Pour la réforme du participe passé

«Calquées en partie sur la langue italienne au XVIe siècle, les règles d’accord du participe passé sont inutilement complexes», soutiennent les auteurs.
Photo: Olivier Zuida Le Devoir «Calquées en partie sur la langue italienne au XVIe siècle, les règles d’accord du participe passé sont inutilement complexes», soutiennent les auteurs.

Une petite tempête s’est déclenchée récemment sur les réseaux sociaux : faut-il réformer l’accord du participe passé en français ? Nous sommes de ceux qui pensent que oui, et nous aimerions réagir à certains propos qui ont été tenus dans les médias concernant l’idée qu’il s’agirait d’un nivèlement par le bas.

De notre point de vue d’enseignants et de didacticiens du français, toute simplification de la langue est bienvenue si elle s’appuie sur une réflexion rigoureuse et qu’elle améliore la cohérence du système. L’enjeu à long terme n’est rien de moins que l’attractivité du français comme langue seconde, et même l’attachement qu’on lui porte comme langue première […].

Calquées en partie sur la langue italienne au XVIe siècle, les règles d’accord du participe passé sont inutilement complexes et ne respectent pas la logique générale du français : c’est le seul accord qui tient compte de la position du donneur, placé avant ou après le verbe.

En outre, les règles du participe se sont complexifiées au fil du temps. Les grammairiens y ont ajouté successivement plusieurs couches d’exceptions, qui tendaient le plus souvent vers l’invariabilité, de façon à s’adapter aux sensibilités de leur époque. On voulait ajouter des nuances, mais on se souciait peu de la cohérence globale du système […].

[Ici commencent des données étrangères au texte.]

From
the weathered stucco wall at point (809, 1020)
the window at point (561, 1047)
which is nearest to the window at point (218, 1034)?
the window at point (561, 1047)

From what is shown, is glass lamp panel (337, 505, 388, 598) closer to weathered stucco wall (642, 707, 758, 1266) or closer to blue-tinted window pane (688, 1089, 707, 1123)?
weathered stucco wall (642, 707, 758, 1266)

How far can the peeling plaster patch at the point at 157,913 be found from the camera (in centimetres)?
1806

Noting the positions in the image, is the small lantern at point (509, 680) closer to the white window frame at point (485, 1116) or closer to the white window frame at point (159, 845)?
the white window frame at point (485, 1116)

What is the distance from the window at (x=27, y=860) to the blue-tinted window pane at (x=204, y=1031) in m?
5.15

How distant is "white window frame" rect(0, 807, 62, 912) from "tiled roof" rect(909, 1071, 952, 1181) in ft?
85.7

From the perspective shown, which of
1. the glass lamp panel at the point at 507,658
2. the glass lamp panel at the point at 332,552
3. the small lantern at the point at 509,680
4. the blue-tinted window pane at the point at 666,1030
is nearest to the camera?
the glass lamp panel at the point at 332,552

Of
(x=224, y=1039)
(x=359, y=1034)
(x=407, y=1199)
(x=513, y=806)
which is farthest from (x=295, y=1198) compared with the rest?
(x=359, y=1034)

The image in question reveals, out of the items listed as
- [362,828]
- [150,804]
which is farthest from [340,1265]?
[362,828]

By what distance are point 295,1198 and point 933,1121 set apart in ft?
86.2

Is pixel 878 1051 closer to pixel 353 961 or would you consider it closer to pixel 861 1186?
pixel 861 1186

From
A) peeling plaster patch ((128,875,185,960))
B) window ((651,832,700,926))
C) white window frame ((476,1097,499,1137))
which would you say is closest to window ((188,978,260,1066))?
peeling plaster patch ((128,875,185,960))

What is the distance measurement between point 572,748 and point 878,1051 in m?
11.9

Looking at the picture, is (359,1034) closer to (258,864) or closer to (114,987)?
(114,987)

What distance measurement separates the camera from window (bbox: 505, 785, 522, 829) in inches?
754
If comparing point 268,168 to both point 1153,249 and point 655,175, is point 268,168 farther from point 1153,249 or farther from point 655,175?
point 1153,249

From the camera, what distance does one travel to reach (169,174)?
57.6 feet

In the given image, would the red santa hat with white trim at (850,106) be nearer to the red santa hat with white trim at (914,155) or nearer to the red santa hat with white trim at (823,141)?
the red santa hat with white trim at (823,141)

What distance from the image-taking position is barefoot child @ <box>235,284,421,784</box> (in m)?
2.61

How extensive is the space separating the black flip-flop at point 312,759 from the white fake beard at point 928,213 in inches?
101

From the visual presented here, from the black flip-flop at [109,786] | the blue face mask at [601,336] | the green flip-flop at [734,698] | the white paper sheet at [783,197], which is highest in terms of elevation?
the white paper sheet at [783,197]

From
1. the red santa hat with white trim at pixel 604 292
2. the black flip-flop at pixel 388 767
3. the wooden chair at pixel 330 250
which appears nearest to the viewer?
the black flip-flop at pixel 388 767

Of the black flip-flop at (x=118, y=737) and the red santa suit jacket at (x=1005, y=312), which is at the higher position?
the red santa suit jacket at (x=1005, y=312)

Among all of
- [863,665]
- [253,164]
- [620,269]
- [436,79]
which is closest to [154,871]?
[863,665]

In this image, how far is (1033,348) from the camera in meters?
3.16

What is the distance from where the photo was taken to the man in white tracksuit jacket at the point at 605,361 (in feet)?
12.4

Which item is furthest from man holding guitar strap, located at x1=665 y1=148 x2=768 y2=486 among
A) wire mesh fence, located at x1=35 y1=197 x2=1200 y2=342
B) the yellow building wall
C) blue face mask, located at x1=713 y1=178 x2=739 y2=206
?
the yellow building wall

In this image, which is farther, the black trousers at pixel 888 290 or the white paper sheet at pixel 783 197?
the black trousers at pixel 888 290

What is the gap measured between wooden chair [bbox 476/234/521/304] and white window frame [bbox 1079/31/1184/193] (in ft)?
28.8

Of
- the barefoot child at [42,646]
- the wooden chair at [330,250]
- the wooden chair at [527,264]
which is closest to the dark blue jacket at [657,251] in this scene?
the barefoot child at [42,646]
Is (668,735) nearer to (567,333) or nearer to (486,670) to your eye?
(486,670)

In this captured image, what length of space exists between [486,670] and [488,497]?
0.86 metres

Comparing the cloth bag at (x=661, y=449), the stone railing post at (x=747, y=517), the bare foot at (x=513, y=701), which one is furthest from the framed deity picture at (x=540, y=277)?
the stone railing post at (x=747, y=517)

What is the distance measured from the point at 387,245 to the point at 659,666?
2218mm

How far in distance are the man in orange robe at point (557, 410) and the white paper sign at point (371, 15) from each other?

Vers une plus grande cohérence

C’est en raison de cette situation déplorable que le Conseil international de la langue française (CILF) a proposé en 2014 une réforme des règles du participe passé, après avoir examiné différentes hypothèses au moyen d’outils statistiques. La recommandation du CILF a par la suite été approuvée par la Fédération internationale des professeurs de français (FIPF), lors de son congrès tenu à Liège en 2016.

Pour éviter de trop bouleverser les habitudes, le CILF a retenu une solution assez proche de ce que la plupart des francophones pratiquent déjà, autant à l’oral qu’à l’écrit : le participe employé avec « être », pronominal ou non, s’accordera avec le sujet ; le participe employé avec « avoir » restera invariable dans tous les cas. On passe ainsi d’une quinzaine de règles et d’exceptions à deux règles, sans aucune exception […].

Certains ont vu dans la proposition de réforme une tentative de « nivèlement par le bas », sans doute parce que ces règles seraient compréhensibles dès l’école primaire. Mais l’intention des réformateurs a peu à voir avec un objectif de réduction des échecs en orthographe, même si plusieurs enseignants espèrent que ce sera un bénéfice collatéral de la simplification. L’objectif, répétons-le, est d’abord d’améliorer la cohérence du système.

On pourrait comparer cette réforme à celle du Code de la route. Périodiquement, il devient nécessaire de réformer les règlements afin de s’adapter à une réalité qui ne cesse d’évoluer. Ainsi, il arrive qu’on modifie « vers le bas » les limites de vitesse autorisées dans certains secteurs […].

Réalité contemporaine

L’objectif principal des réformateurs est d’améliorer la cohérence du système en tenant compte de la réalité contemporaine. La représentation de la langue ayant changé depuis le XVIe siècle, les francophones perçoivent de moins en moins le participe passé employé avec « avoir » comme un adjectif : son statut verbal s’est affermi, et son invariabilité s’est répandue parallèlement dans la langue orale. Ceux qui, comme nous, ont l’oreille attentive aux accords le remarquent dans les médias, et les études statistiques le confirment. Bref, l’usage ayant évolué, les règles doivent être adaptées […].

Car ce sont bien les utilisateurs d’une langue qui la font évoluer, par une lente modification des habitudes, souvent imperceptible à l’échelle humaine, et selon des lois d’économie qui lui sont propres. Les linguistes constatent les usages, puis proposent des règles qui en rendent compte pour faciliter l’enseignement de la langue. S’il y a matière à débat, en ce moment, c’est surtout autour des programmes scolaires qu’il doit se tenir.

Soulignons-le, il n’est pas question de modifier les textes déjà publiés ni d’interdire à qui que ce soit d’appliquer les règles actuelles. Il s’agit simplement de s’entendre sur ce qu’on devrait enseigner et sanctionner à l’école. Ouvrons un peu les fenêtres pour laisser entrer l’air et faire mieux aimer notre langue à ceux qui veulent l’apprendre.